The vulnerabilities are found in the interface used to communicate with the baseband that is typically off-limits from the rest of the device, including its apps, and often come with command blacklisting to prevent non-critical commands from running.
But the researchers found that many Android phones inadvertently allows Bluetooth and USB accessories — like headphones and headsets — to access the baseband.
This paper focuses on checking the correctness and robustness of the AT command interface exposed by the cellular baseband processor through Bluetooth and USB. A device’s application processor uses this interface for issuing high-level commands (or, AT commands) to the baseband processor for performing cellular network operations (e.g., placing a phone call). Vulnerabilities in this interface can be leveraged by malicious Bluetooth peripherals to launch pernicious attacks including DoS and privacy attacks. To identify such vulnerabilities, we propose ATFuzzer that uses a grammarguided evolutionary fuzzing approach which mutates production rules of the AT command grammar instead of concrete AT commands. Empirical evaluation with ATFuzzer on 10 Android smartphones from 6 vendors revealed 4 invalid AT command grammars over Bluetooth and 13 over USB with implications ranging from DoS, downgrade of cellular protocol version (e.g., from 4G to 3G/2G) to severe privacy leaks. The vulnerabilities along with the invalid AT command grammars were responsibly disclosed to affected vendors. Among the vulnerabilities uncovered, 2 CVEs (CVE-2019-16400 and CVE-2019-16401) have already been assigned for the DoS and privacy leaks attacks, respectively.
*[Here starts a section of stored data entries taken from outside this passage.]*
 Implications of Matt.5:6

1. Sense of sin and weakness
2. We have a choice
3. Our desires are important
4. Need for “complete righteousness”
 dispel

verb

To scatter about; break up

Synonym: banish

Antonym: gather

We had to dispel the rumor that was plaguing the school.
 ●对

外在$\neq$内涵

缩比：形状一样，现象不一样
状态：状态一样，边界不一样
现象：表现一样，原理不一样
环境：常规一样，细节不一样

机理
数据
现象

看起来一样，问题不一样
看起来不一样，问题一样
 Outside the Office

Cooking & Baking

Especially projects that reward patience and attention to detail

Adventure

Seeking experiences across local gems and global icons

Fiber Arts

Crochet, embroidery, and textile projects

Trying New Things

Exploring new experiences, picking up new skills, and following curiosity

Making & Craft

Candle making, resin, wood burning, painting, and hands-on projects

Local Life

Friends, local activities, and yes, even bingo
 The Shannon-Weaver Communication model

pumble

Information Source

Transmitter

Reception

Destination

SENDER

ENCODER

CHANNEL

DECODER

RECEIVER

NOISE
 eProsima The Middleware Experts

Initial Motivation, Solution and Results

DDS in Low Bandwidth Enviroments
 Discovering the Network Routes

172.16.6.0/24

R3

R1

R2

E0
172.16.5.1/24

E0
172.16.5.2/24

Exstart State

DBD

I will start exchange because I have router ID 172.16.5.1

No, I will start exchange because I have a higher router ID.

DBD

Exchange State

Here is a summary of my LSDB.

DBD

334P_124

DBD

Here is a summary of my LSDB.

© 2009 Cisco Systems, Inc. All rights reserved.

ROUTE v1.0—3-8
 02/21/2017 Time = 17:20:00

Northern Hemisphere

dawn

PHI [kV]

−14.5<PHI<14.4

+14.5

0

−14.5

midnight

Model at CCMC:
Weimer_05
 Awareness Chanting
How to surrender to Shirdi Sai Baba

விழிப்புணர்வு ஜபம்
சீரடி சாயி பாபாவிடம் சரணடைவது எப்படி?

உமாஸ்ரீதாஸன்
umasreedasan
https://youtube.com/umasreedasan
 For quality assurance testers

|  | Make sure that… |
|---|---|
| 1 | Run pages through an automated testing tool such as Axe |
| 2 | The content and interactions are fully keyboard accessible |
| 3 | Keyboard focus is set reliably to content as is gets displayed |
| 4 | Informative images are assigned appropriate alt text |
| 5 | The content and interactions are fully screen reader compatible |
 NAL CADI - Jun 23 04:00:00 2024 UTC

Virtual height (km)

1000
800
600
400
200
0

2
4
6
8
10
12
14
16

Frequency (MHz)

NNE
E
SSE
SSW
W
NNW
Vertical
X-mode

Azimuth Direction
Which devices are vulnerable?
Devices from six producers had been examined (Samsung, LG, HTC, Google, Motorola and Huawei), and not all had been discovered to be vulnerable to each USB and Bluetooth assault vectors.
The affected phones used baseband processors manufactured by Qualcomm, Samsung, and HiSilicon (a subsidiary of Huawei).
Is there a patch?
The researchers notified the affected baseband vendors, and waited the standard 90 days before going public with their findings, in a technical paper  and a GitHub repository . Finally, research team will present its findings also at ACSAC2019 .
Currently, only Samsung has committed to releasing patches for its devices.
How to mitigate this threat?
Obiously, the suggestion is do not to use accessories that are not known.
Further, using public chargers is strictly discouraged.
Using only trusted accessories is currently the only solution to the problem.